Re: HA Cluster - Clean Reboot of one node caused disconect

Posted: Fri Dec 20, 2013 8:24 pm
by jtmroczek
Wow! I missed that we were on such an old version. The installers must have gotten mixed up. I think it is a testament to the quality of StarWind that the original 6.0.0 release has worked so well.

I have confirmed that no errors were reported in the Windows or IPMI event logs.

~joe

Re: HA Cluster - Clean Reboot of one node caused disconect

Posted: Tue Dec 24, 2013 2:12 pm
by Anatoly (staff)
OK. I think the best way here will be to update the SAN software and see if it helps.

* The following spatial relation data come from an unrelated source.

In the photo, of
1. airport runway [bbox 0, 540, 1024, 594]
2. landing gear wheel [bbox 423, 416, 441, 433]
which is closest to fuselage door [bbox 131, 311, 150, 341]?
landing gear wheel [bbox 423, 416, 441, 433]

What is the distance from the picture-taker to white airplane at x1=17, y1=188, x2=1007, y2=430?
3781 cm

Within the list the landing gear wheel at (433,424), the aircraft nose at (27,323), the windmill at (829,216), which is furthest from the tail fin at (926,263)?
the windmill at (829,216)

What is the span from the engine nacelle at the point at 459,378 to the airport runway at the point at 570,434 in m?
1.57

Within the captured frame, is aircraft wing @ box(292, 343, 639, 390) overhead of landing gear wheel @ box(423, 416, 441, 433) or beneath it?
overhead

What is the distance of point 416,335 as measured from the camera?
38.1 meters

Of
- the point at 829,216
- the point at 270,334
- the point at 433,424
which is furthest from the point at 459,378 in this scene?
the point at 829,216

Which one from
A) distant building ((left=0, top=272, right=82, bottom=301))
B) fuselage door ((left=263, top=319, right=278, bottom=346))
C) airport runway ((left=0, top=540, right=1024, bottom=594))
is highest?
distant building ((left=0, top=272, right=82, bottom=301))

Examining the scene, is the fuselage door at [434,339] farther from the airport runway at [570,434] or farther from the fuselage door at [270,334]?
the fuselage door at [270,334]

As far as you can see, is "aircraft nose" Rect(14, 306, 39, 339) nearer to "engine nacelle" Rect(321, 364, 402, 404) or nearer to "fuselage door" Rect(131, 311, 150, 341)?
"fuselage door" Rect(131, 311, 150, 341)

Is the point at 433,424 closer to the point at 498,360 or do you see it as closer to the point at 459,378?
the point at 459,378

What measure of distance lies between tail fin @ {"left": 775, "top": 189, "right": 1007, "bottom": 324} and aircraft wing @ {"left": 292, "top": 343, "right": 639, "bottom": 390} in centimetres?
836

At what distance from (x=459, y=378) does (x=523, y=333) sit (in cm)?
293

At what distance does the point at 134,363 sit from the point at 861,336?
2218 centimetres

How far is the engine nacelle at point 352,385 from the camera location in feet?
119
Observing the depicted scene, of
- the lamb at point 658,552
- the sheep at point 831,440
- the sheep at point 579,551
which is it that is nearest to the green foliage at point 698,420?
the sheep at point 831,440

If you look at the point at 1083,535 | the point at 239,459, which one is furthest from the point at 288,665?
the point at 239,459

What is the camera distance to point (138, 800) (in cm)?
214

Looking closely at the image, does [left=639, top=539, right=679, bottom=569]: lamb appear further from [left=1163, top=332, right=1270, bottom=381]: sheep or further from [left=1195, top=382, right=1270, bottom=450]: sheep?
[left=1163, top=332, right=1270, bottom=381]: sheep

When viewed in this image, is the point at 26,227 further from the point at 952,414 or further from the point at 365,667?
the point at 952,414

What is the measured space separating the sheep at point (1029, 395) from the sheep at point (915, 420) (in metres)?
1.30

Re: HA Cluster - Clean Reboot of one node caused disconect

Posted: Tue Dec 24, 2013 7:05 pm
by jtmroczek
Anatoly:

We have already performed the update. It is hard to know if the issue is resolved. Under the old code we rebooted over a dozen times without issue. I feel comfortable that there is nothing more to be done at this time.

~joe

Re: HA Cluster - Clean Reboot of one node caused disconect

Posted: Mon Dec 30, 2013 10:46 am
by Anatoly (staff)
Great to know!

Let us know if you`ll have any updates!